Toolhub/Progress reports/2022-12-16

Report on activities in the Toolhub project for the 7 weeks ending 2022-12-16.

At long last, an update! edit

As the 2022 calendar year nears its end, we are delivering a long overdue update on the work of the Toolhub project. Our last report was written over 5 months ago. In that time the taxonomy research project and its community feedback period completed their work. The developers on the team were assigned to other work for several months. We started work in earnest on Toolhub again around 2022-11-01. Read on for more on what we have been doing since then.

Controlled vocabulary and taxonomy for Toolhub edit

Tracked in Phabricator:
Task T308030 resolved

Tricia started this major feature off with a research project followed by collecting community feedback with support from Komla and others. The collection of attributes and controlled vocabulary produced by that phase of the project were then implemented in the application itself. This involved backend work of extending the backend data model and API output, adding search facets for the new fields, and adding search filters for the new facets. Next we updated toolinfo details screens to show the new fields and extended the editing UI to allow populating them. Finally we setup localization for the values in the UI and linked the values from the detail screens back to drill down searches.

New toolinfo detail screen and editing layout edit

We redesigned the toolinfo detail screen as part of the work of adding the new controlled vocabulary fields there and connecting them back to drill down searches. The new design lays out the data in several sections. Each detail page starts with the basic information about the tool: icon, title, subtitle, description, URL, authors, and source code repository. Next come the status indicators for tools which have been marked as experimental or deprecated. The attributes of the tool are listed next: tool type, for wikis, audiences, content types, tasks, subject domains, available ui languages, keywords, and origin. Usage related URLs include the tool's URL (duplicated from the basic section) and alternate URLs. The collection is rounded out with URLs for the tool's api, user docs, feedback, privacy policy, and bugtracker. Information helpful for contributing to the tool is comprised of the tool's license, source code repository (duplicated from the basic section), translation URL, technologies used, and developer documentation URL. The final section is for more information that did not fit nicely into the prior sections: OpenHub project ID, a bot username used by the tool, organizations that sponsored the tool's development, and a Wikidata QID for the tool.

This same set of sections (basic information, attributes, usage, contributing, and more information) have been used in redesigning the edit forms for both the core toolinfo record and the associated community annotations layer.

New toolinfo edit button behavior edit

Tracked in Phabricator:
Task T308934 resolved

When we introduced editing of the community annotations layer we thought that we could keep things simple for everyone by only having a single edit button that would be "smart" about deciding if you should be editing only the community annotations or the combination of the community annotations and core toolinfo record. JJMC89 discovered that this design actually meant that there were some changes which could be made by the community that could not be corrected by the owner of the toolinfo record.

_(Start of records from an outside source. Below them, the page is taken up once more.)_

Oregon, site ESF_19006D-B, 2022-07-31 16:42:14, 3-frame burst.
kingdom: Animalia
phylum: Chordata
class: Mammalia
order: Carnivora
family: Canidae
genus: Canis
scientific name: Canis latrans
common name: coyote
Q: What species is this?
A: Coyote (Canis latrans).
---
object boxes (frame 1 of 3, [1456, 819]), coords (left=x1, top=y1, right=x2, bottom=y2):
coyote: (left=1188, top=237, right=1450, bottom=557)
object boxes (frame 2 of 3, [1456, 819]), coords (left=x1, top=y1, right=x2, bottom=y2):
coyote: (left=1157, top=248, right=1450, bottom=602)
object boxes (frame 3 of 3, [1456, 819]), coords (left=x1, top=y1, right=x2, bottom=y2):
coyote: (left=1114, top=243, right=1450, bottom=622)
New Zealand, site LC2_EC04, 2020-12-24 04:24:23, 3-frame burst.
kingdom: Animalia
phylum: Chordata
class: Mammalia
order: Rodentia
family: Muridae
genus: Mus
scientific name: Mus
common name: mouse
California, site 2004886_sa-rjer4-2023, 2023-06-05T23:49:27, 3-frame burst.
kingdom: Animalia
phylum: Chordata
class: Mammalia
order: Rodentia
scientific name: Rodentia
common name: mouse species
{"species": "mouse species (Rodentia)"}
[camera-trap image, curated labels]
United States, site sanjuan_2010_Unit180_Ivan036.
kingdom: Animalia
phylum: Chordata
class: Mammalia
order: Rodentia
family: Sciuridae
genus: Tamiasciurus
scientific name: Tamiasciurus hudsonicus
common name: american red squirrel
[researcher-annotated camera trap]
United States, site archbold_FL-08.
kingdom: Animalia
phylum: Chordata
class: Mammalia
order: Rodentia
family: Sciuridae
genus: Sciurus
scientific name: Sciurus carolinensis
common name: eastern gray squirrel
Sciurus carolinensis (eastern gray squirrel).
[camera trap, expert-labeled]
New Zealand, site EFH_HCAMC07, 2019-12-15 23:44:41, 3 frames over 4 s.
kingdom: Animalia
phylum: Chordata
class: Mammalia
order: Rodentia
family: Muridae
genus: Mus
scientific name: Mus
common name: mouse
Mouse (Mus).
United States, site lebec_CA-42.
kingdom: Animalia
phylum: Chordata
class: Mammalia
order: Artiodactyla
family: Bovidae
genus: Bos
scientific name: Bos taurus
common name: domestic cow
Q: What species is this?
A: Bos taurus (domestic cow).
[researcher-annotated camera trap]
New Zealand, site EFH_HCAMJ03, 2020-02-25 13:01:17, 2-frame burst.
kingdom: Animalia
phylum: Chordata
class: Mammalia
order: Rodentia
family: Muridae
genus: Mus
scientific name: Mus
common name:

This bug has been fixed by introducing more complex behavior for the edit button. If you only have permission to edit the community annotations things will look and feel the same as before. If however you also have permission to edit the core toolinfo record, clicking the edit button will now present a menu allowing you choose between editing the core toolinfo or the community annotations.

Upgraded Elasticsearch python client libraries edit

Tracked in Phabricator:
Task T311787 resolved

The Search team completed their project to upgrade the production Elasticsearch cluster used by Toolhub to version 7.10.2 on 2022-09-29. With this milestone reached we were able to merge several follow up changes to complete Toolhub's migration to an Elasticsearch 7.x optimized client.

Other features added edit

Bug fixes edit

Development fixes edit

Outreachy Round 25 project underway edit

Hannah and Nicole are Outreachy Round 25 interns working on building a tool called "Toolhunt". Slavina, Damilare, and RoySmith are co-mentoring this project. You can follow the planning and implementation of Toolhunt on Phabricator. Work under the Outreachy internship will continue through March 3, 2023.

Wrap up edit

With all the work described above done the team is planning on a quiet end to 2022 of time off with friends and family. We will be back in January 2023 to start the work of promoting these new features with the larger Wikimedia community. We also hope to announce additional focused work with a sub-community of Wikimedians to increase their usage of Toolhub. Look for more updates in 2023!